CELINA - Farrah Evans was shocked when she walked into work at Walmart last week and found her layaway account had been paid off.
Evans, 31, works two jobs and knew that paying the more than $100 she had pending on the presents for her two children would put a crunch on her hopes of buying them clothes.
"Someone was so good to us," Evans said. "It made me cry."
Evans, a single mother who also takes care of her disabled parents, works at Walmart and Visions Manufacturing Group, both in Celina.
"It was just a wonderful surprise," Evans said. "I couldn't believe it."

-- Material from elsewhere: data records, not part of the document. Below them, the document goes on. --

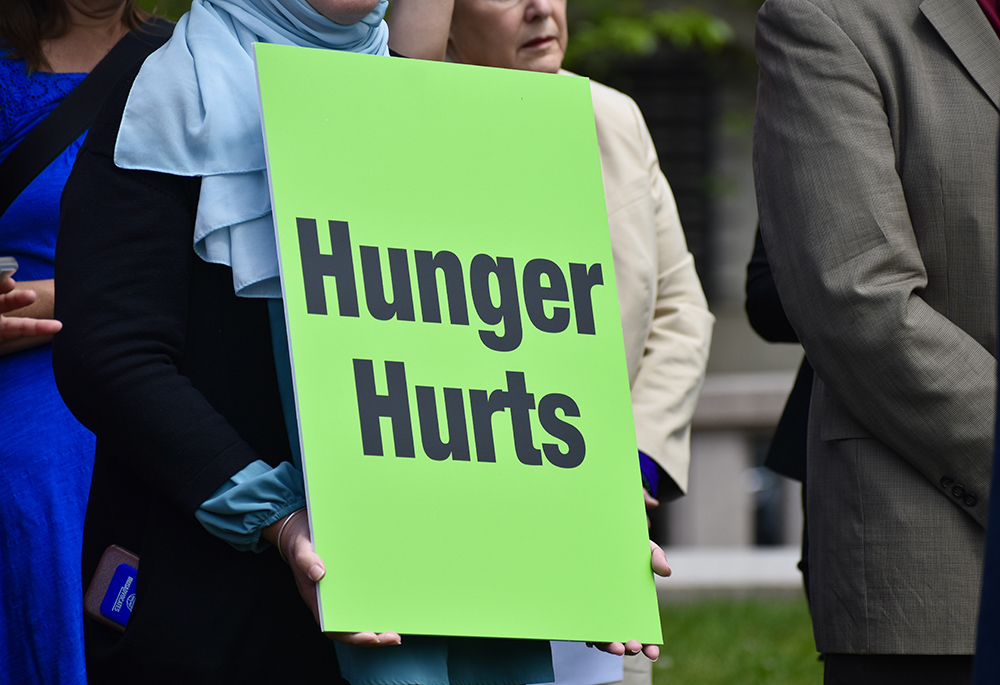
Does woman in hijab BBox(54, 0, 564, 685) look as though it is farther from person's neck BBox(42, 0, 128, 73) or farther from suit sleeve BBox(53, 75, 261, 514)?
person's neck BBox(42, 0, 128, 73)

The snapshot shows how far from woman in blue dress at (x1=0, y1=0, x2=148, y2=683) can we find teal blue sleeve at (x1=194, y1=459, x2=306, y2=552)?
3.31ft

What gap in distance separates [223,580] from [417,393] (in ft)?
1.37

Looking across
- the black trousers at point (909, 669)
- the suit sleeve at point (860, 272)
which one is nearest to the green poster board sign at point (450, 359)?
the suit sleeve at point (860, 272)

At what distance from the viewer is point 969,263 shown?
2.40 meters

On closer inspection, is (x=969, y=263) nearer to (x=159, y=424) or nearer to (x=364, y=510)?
(x=364, y=510)

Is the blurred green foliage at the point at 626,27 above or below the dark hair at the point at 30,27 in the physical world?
below

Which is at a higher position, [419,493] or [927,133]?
[927,133]

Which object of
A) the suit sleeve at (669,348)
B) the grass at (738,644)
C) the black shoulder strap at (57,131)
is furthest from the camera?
the grass at (738,644)

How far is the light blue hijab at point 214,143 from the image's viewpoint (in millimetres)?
2010

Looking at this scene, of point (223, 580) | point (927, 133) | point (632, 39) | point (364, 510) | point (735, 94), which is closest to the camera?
point (364, 510)

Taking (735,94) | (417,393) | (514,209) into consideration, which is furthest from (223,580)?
(735,94)

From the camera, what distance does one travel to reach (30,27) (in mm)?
2961

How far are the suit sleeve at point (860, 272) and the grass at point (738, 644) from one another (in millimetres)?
3401

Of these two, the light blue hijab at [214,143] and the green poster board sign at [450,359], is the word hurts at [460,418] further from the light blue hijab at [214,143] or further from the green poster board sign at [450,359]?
the light blue hijab at [214,143]
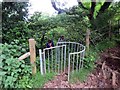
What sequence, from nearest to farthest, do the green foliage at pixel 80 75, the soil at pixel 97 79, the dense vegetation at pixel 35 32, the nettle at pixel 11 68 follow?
the nettle at pixel 11 68, the dense vegetation at pixel 35 32, the soil at pixel 97 79, the green foliage at pixel 80 75

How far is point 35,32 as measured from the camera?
4945mm

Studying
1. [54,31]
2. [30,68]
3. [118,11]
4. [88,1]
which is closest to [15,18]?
[54,31]

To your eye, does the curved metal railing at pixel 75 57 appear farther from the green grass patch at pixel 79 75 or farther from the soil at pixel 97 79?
the soil at pixel 97 79

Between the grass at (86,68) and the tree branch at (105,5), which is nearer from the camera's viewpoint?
the grass at (86,68)

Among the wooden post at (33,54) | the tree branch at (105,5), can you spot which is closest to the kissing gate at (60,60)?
the wooden post at (33,54)

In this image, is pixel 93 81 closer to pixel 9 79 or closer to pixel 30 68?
pixel 30 68

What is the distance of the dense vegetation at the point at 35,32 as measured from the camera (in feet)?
11.6

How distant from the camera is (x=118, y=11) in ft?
19.8

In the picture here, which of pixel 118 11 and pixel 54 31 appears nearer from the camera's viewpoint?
pixel 54 31

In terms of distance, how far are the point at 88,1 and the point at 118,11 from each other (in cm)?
113

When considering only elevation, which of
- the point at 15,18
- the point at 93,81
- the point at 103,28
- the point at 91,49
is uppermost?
the point at 15,18

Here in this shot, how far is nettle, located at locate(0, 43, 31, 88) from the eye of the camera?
3.37m

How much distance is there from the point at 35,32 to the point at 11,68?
5.52 feet

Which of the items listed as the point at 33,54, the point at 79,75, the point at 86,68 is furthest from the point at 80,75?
the point at 33,54
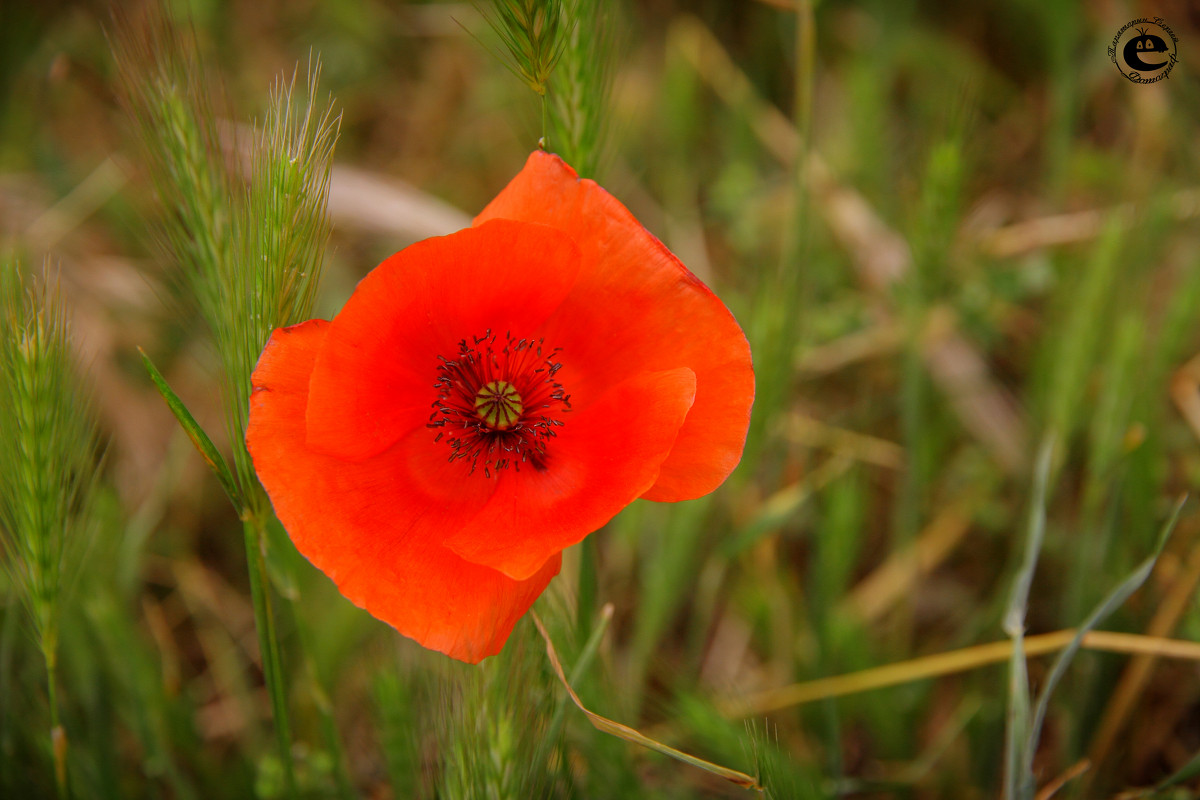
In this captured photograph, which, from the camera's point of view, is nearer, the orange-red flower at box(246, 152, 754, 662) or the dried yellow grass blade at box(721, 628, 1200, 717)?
the orange-red flower at box(246, 152, 754, 662)

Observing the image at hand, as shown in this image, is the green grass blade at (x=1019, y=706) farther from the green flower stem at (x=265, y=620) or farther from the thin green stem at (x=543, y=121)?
the green flower stem at (x=265, y=620)

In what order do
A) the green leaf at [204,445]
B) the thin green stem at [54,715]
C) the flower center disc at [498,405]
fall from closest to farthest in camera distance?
the green leaf at [204,445] → the thin green stem at [54,715] → the flower center disc at [498,405]

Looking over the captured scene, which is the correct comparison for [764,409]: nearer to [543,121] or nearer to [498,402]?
[498,402]

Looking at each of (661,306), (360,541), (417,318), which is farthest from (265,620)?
(661,306)

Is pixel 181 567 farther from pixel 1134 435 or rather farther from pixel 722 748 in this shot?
pixel 1134 435

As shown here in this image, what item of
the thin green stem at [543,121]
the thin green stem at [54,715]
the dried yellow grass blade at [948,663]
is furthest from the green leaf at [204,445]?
the dried yellow grass blade at [948,663]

Joyce Kremer, layaway manager at the store, said a great many customers are completely shocked when they walk in just before Christmas and find out others have paid their layaway bills.
"One gentleman came in and gave $5,300 for the layaways," Kremer said. "A lady came in and gave $200. We split the money up so a lot of our customers get their presents paid off or down quite a bit."

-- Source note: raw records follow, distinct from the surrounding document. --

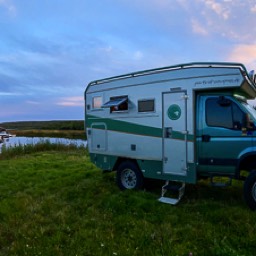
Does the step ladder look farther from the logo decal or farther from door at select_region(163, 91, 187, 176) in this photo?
the logo decal

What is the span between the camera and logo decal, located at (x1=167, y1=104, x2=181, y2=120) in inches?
300

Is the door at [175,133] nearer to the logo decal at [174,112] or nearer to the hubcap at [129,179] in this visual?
the logo decal at [174,112]

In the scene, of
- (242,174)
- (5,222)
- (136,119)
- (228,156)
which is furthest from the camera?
(136,119)

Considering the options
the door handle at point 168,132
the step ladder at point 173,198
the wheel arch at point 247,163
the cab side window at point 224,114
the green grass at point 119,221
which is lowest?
the green grass at point 119,221

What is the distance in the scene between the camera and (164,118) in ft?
25.9

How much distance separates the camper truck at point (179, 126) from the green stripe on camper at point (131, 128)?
2cm

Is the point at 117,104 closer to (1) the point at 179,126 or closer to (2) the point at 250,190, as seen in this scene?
(1) the point at 179,126

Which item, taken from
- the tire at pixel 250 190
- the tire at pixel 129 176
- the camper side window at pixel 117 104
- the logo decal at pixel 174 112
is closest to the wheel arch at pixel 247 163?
the tire at pixel 250 190

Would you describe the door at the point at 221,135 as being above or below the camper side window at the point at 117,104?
below

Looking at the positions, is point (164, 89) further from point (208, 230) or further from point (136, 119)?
point (208, 230)

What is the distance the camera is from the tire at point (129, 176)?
8.57 m

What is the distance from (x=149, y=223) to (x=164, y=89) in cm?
323

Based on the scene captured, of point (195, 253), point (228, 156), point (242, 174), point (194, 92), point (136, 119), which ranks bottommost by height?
point (195, 253)

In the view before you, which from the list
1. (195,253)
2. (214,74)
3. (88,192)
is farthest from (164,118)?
(195,253)
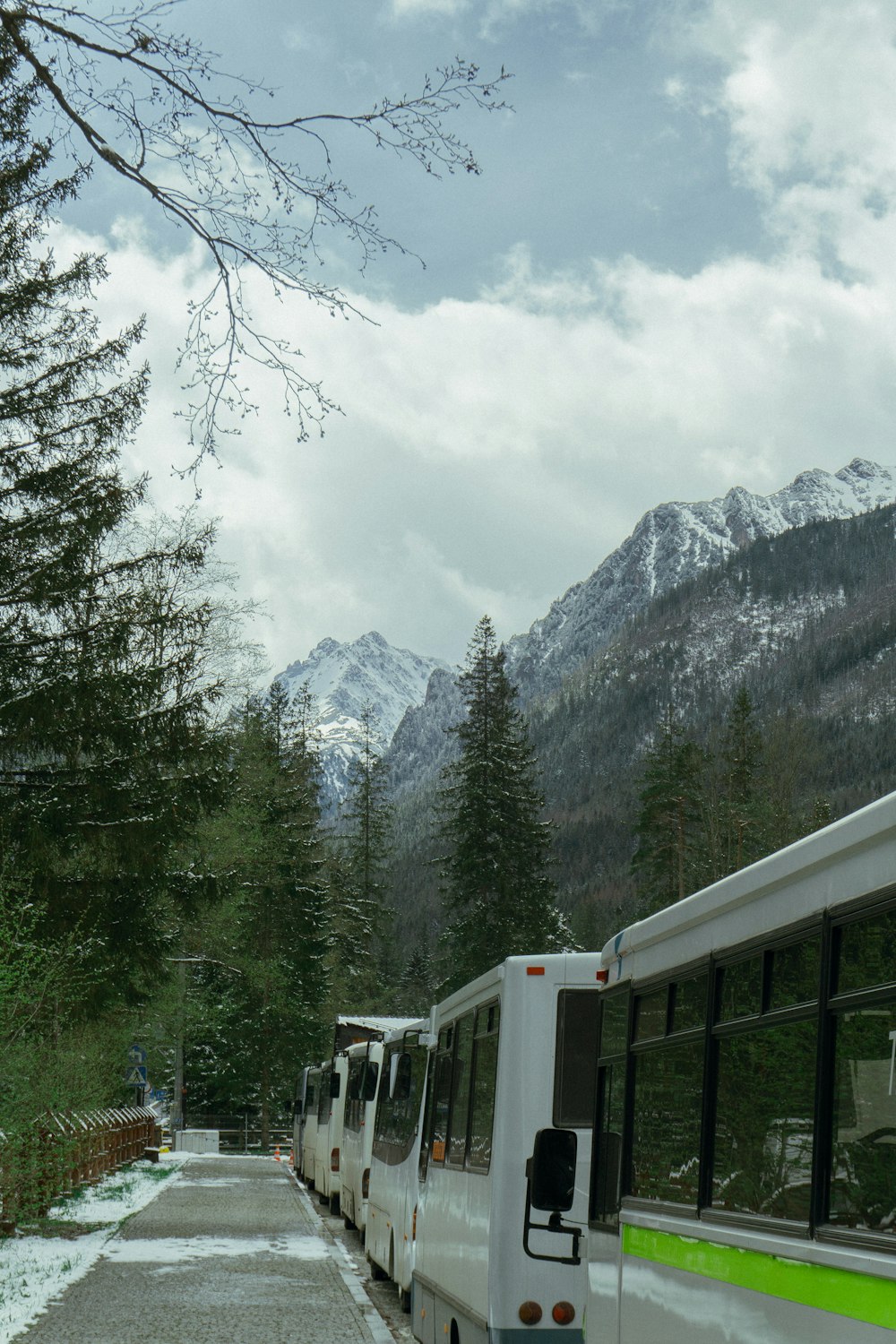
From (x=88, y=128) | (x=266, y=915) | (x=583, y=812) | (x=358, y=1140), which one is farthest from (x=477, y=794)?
(x=583, y=812)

Evans had mostly toys in her layaway, she said.
"We're not allowed to put clothes or shoes or things like that," Evans said. "So I had picked out the things they had asked for when they talked to Santa Claus."
So under the tree on Christmas morning will be radio controlled cars, board games, Wii video games and a couple of digital cameras for Evans' children, 8-year-old Havin Montague and 6-year-old Elon Montague.
"This is so nice of someone," Evans said, as tears formed in her eyes. "I work about 12 hours a day and this just helps so much. You don't want your kids to wish they have things other kids have. You don't ever want your kids to go without."
Kremer said a few hundred customers were helped by the "secret Santas" this year.
"It's amazing," Kremer said. "What a lot of the customers do is pay it forward. When they learn their stuff has been paid off, they in turn put money down on someone else's. It's pretty neat how good people are to each other. I think that's the Christmas spirit."